_Work instructions_
Retype all of the material below word for word, leaving the pictures out of your answer.

* START *

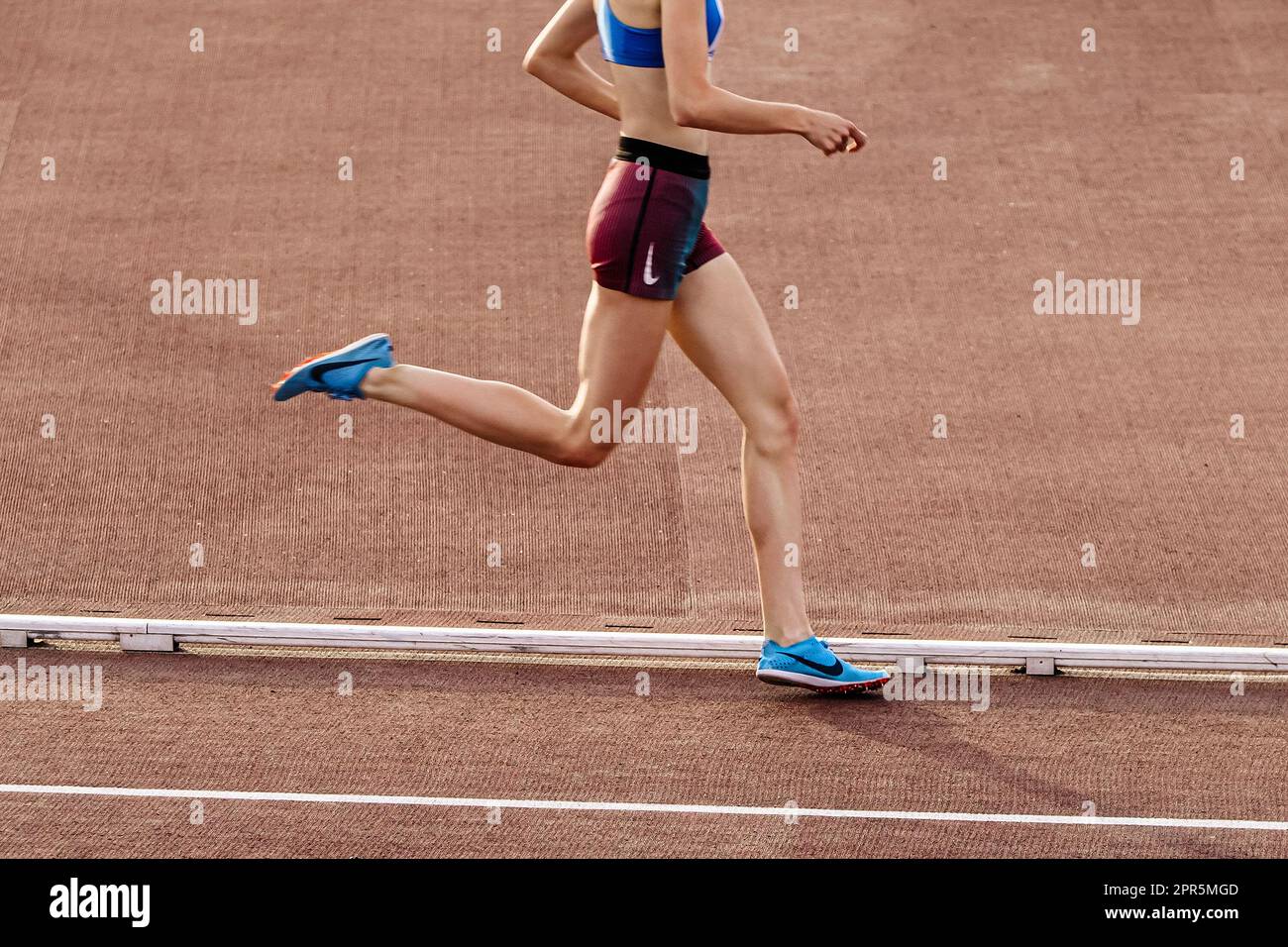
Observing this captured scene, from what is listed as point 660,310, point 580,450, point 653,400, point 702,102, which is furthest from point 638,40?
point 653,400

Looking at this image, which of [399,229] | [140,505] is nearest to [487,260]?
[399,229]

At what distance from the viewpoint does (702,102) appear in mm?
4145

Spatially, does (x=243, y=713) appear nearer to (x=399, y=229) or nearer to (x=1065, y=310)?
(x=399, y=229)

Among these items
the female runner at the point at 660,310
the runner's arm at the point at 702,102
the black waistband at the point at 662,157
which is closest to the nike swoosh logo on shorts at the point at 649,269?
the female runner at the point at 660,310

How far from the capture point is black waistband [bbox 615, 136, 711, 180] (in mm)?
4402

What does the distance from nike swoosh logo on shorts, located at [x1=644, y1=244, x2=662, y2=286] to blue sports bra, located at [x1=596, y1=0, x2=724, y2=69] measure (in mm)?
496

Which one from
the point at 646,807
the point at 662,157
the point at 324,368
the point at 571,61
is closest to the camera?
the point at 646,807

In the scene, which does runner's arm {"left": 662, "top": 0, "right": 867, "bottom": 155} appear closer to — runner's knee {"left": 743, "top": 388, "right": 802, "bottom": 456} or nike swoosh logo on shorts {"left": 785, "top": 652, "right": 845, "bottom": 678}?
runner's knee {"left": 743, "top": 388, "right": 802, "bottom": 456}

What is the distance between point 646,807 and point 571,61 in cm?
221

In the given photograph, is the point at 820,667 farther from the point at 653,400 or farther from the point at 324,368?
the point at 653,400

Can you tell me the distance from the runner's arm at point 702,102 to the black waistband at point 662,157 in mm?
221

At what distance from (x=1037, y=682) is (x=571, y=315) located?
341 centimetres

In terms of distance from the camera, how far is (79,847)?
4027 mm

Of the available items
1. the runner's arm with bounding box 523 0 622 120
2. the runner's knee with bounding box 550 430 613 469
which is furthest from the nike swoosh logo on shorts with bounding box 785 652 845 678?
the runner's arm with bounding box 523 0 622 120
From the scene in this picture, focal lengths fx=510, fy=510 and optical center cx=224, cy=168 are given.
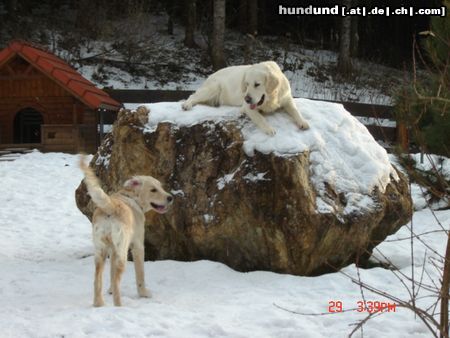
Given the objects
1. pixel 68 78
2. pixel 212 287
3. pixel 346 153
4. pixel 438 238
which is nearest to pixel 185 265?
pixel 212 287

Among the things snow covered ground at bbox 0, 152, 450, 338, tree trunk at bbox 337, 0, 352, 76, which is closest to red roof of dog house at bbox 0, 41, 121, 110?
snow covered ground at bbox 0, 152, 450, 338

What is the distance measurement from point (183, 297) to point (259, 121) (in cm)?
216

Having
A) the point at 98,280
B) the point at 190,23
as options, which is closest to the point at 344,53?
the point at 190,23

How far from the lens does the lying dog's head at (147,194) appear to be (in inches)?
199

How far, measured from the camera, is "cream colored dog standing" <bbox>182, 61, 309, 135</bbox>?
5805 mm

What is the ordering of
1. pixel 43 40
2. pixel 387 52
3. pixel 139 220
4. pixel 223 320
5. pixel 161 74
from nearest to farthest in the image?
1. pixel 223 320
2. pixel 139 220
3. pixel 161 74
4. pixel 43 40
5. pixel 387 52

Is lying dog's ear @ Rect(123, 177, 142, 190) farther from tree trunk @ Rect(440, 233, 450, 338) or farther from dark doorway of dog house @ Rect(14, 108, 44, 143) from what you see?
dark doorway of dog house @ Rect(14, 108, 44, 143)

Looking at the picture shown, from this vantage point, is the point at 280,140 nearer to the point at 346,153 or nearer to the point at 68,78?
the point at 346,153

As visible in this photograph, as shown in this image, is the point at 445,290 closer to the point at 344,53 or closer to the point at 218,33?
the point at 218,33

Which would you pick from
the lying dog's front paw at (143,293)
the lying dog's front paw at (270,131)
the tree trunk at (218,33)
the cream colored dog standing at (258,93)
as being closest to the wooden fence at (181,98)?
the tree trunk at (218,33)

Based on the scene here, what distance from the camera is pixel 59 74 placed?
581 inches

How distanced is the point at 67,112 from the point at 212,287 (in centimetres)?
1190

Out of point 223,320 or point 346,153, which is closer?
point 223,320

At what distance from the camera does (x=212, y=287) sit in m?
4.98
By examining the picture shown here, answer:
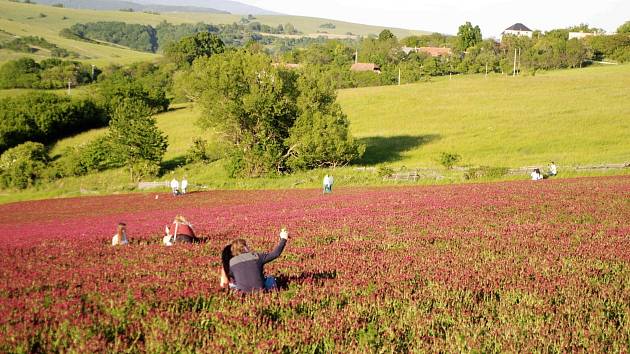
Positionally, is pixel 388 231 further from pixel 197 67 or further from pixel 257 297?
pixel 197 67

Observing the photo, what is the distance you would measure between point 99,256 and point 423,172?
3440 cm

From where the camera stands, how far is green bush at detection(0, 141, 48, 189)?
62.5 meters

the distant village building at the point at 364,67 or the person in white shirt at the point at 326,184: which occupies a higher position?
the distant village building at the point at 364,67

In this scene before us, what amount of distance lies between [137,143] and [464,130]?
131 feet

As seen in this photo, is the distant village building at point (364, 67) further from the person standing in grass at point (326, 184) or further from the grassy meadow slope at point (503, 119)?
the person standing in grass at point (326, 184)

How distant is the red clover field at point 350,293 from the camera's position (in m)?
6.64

* END *

_Task response_
Observing this captured scene, from what is listed as point 660,310, point 580,450, point 653,400, point 702,102, which is furthest from point 638,40?
point 653,400

Looking at this image, which of [399,229] | [140,505] is nearest to [487,260]?
[399,229]

At what distance from the viewpoint does (702,102) appear in mm?
4145

Spatially, does (x=243, y=713) appear nearer to (x=399, y=229) or nearer to (x=1065, y=310)?
(x=399, y=229)

Among these items
the female runner at the point at 660,310
the runner's arm at the point at 702,102
the black waistband at the point at 662,157
which is closest to the nike swoosh logo on shorts at the point at 649,269?
the female runner at the point at 660,310

How far from the capture point is black waistband [bbox 615, 136, 711, 180] (in mm)?
4402

What does the distance from nike swoosh logo on shorts, located at [x1=644, y1=244, x2=662, y2=286] to blue sports bra, located at [x1=596, y1=0, x2=724, y2=69] measure (in mm)?
496

Which one from
the point at 646,807
the point at 662,157
the point at 324,368
the point at 571,61
is closest to the camera?
the point at 646,807

In the scene, which does runner's arm {"left": 662, "top": 0, "right": 867, "bottom": 155} appear closer to — runner's knee {"left": 743, "top": 388, "right": 802, "bottom": 456} or nike swoosh logo on shorts {"left": 785, "top": 652, "right": 845, "bottom": 678}?
runner's knee {"left": 743, "top": 388, "right": 802, "bottom": 456}

What is the distance between point 646,807 and point 571,61 in cm?
221

In the given photograph, is the point at 820,667 farther from the point at 653,400 or farther from the point at 324,368?
the point at 653,400

Can you tell me the distance from the runner's arm at point 702,102 to the black waistband at point 662,157 in mm?
221

At what distance from (x=1037, y=682) is (x=571, y=315) located?
341 centimetres

In terms of distance from the camera, how far is (79,847)?
4027 mm

Of the available items
1. the runner's arm with bounding box 523 0 622 120
2. the runner's knee with bounding box 550 430 613 469
which is furthest from the nike swoosh logo on shorts with bounding box 785 652 845 678?
the runner's arm with bounding box 523 0 622 120
From the scene in this picture, focal lengths fx=510, fy=510 and optical center cx=224, cy=168 are given.
Given the objects
1. pixel 68 78
2. pixel 212 287
3. pixel 346 153
4. pixel 438 238
which is nearest to pixel 185 265?
pixel 212 287

Among the things snow covered ground at bbox 0, 152, 450, 338, tree trunk at bbox 337, 0, 352, 76, which is closest to red roof of dog house at bbox 0, 41, 121, 110?
snow covered ground at bbox 0, 152, 450, 338

What is the distance measurement from point (183, 297) to point (259, 121) (in cm)?
216

Having
A) the point at 98,280
B) the point at 190,23
as options, which is closest to the point at 344,53?
the point at 190,23

How far from the lens does the lying dog's head at (147,194) appear to be (in inches)?
199

How far, measured from the camera, is "cream colored dog standing" <bbox>182, 61, 309, 135</bbox>?
5805 mm

What is the ordering of
1. pixel 43 40
2. pixel 387 52
3. pixel 139 220
4. pixel 223 320
5. pixel 161 74
from nearest to farthest in the image?
1. pixel 223 320
2. pixel 139 220
3. pixel 161 74
4. pixel 43 40
5. pixel 387 52

Is lying dog's ear @ Rect(123, 177, 142, 190) farther from tree trunk @ Rect(440, 233, 450, 338) or farther from dark doorway of dog house @ Rect(14, 108, 44, 143) from what you see?
dark doorway of dog house @ Rect(14, 108, 44, 143)

Looking at the picture shown, from this vantage point, is the point at 280,140 nearer to the point at 346,153 or nearer to the point at 68,78?
the point at 346,153

As visible in this photograph, as shown in this image, is the point at 445,290 closer to the point at 344,53 or closer to the point at 218,33?
the point at 218,33

Which would you pick from
the lying dog's front paw at (143,293)
the lying dog's front paw at (270,131)
the tree trunk at (218,33)
the cream colored dog standing at (258,93)
as being closest to the wooden fence at (181,98)?
the tree trunk at (218,33)

Based on the scene here, what distance from the camera is pixel 59 74 placed?
581 inches

How distanced is the point at 67,112 from the point at 212,287 (in centimetres)?
1190

Out of point 223,320 or point 346,153, which is closer?
point 223,320

At what distance from the camera does (x=212, y=287) sit in m?
4.98
By examining the picture shown here, answer:
Positionally, is pixel 388 231 further from pixel 197 67 or further from pixel 257 297?
pixel 197 67

Observing the photo, what is the distance you would measure between point 99,256 and point 423,172?
3440 cm

From where the camera stands, how far is green bush at detection(0, 141, 48, 189)?
62.5 meters

the distant village building at the point at 364,67 or the person in white shirt at the point at 326,184: which occupies a higher position?
the distant village building at the point at 364,67

In this scene before us, what amount of distance lies between [137,143] and [464,130]?
131 feet

As seen in this photo, is the distant village building at point (364, 67) further from the person standing in grass at point (326, 184) or further from the grassy meadow slope at point (503, 119)?
the person standing in grass at point (326, 184)

How distant is the red clover field at point 350,293 from the camera's position (in m)?
6.64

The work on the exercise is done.